Voici une petite présentation de l'équipe des moins de 17ans du Pérou laissez vos com's
Il y a deux ans, le football péruvien a fait montre de son sérieux et de ses ambitions en organisant la Coupe du Monde U-17 de la FIFA. Certes, les jeunes Incas n'avaient pas passé le premier tour, mais cette expérience avait constitué un tremplin pour ses catégories de jeunes. Aujourd'hui, l'investissement consenti commence à porter ses fruits puisque le Pérou a décroché sa deuxième qualification pour le rendez-vous mondial des U-17. Sur le terrain, cette fois.
Les Jotitas, surnom donné aux protégés de Juan José Oré, ont déchaîné les passions au Pérou avec leur belle prestation dans un tournoi qualificatif qui, entre autres exploits, les a vus battre les Brésiliens. Suite à cette démonstration de courage, les U-17 ont été reçus en héros par des milliers de personnes venues partager leur joie dans les rues. Il est rare que le football engendre de telles démonstrations de joie dans ce pays.
Mais le sport est un éternel recommencement : la joie fait toujours place à de nouveaux objectifs. En Corée, les coéquipiers du génial Reimond Manco chercheront à créer la surprise et à faire mieux qu'en 2005. Pour l'heure, cette équipe semble posséder de solides arguments. Elle n'a pas de complexes, elle est technique et surtout, elle n'a rien à perdre et beaucoup à gagner.
La qualification
Le Pérou a assuré sa place en Corée grâce à sa quatrième place dans le tournoi sud-américain disputé en Equateur. Comme beaucoup d'équipes dans cette catégorie d'âge, elle a payé cher son irrégularité dans le jeu. Brillants vainqueur du Groupe A devant le Brésil, les Péruviens ont dû attendre la dernière journée du mini championnat à six pour décrocher leur qualification.
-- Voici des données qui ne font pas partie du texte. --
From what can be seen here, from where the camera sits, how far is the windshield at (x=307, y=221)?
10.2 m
Au premier tour donc, les jeunes Incas ont exhibé un jeu libéré qui leur a permis de battre le Brésil (2:1) lors de leur première sortie. Cet excellent résultat a été suivi d'une victoire face à la Bolivie (4:1), d'un nul avec l'Equateur (0:0) et d'une défaite contre le Chili (1:3). Suffisant pour accéder à l'hexagonal final, où le Pérou s'est montré moins brillant. Après avoir battu le Venezuela (2:1), les hommes d'Oré se sont compliqués la situation en subissant la vengeance des Brésiliens (0:4) et le jeu bien léché de la Colombie (0:3). Pour finir, ils ont partagé les points avec l'Equateur (2:2) et l'Argentine (1:1), ce qui leur a finalement valu la quatrième place.
En neuf matches, le Pérou a donc enregistré trois victoires, trois nuls et trois défaites, marquant 12 buts et en prenant 16. Il a en tout cas quitté l'Equateur avec une confirmation : Reimond Manco, élu meilleur joueur de la compétition, pourrait lui offrir de grandes satisfactions en Asie.
Le sélectionneur
Même s'il n'a pris ses fonctions que le 29 janvier 2007, Juan José Oré a réussi là où ses collègues échouent depuis 25 ans. Le buteur d'Universitario dans les années 70 est parvenu à qualifier sur le terrain une sélection péruvienne à une compétition de la FIFA, un plaisir auquel le Pérou n'avait plus goûté depuis la Coupe du Monde de la FIFA 1982. Oré a pris la relève de l'Argentin José Luis Pavoni.
Dès sa prise de fonctions, il s'est fixé comme objectif d'alimenter l'évolution du football péruvien à partir des catégories de jeunes. Aussi considère-t-il cette qualification comme un tremplin vers une nouvelle ère pour le football inca : "Je suis sûr que le Pérou va redevenir ce qu'il était en Amérique du Sud", assure-t-il. Son contrat, qui prenait fin le jour même où ses joueurs ont décroché la qualification, a été renouvelé dès son retour au pays.
Le joueur à suivre
S'il est un joueur qui peut aider le Pérou à créer la surprise en Corée, c'est bien Reimond Manco. Meilleur buteur de son équipe avec trois unités à son actif, le jeune attaquant de l'Alianza Lima a aussi été désigné meilleur joueur du championnat d'Amérique du Sud. Né le 23 août 1990 à Lima, Manco a vécu huit ans au Venezuela et a même porté le maillot vinotinto dans une compétition U-15. Cela dit, le jeune homme se considère "à 100 % péruvien, comme toute [sa] famille". Habile, rusé et très efficace à la finition, Manco se voit déjà prédire un avenir dans les grands championnats européens.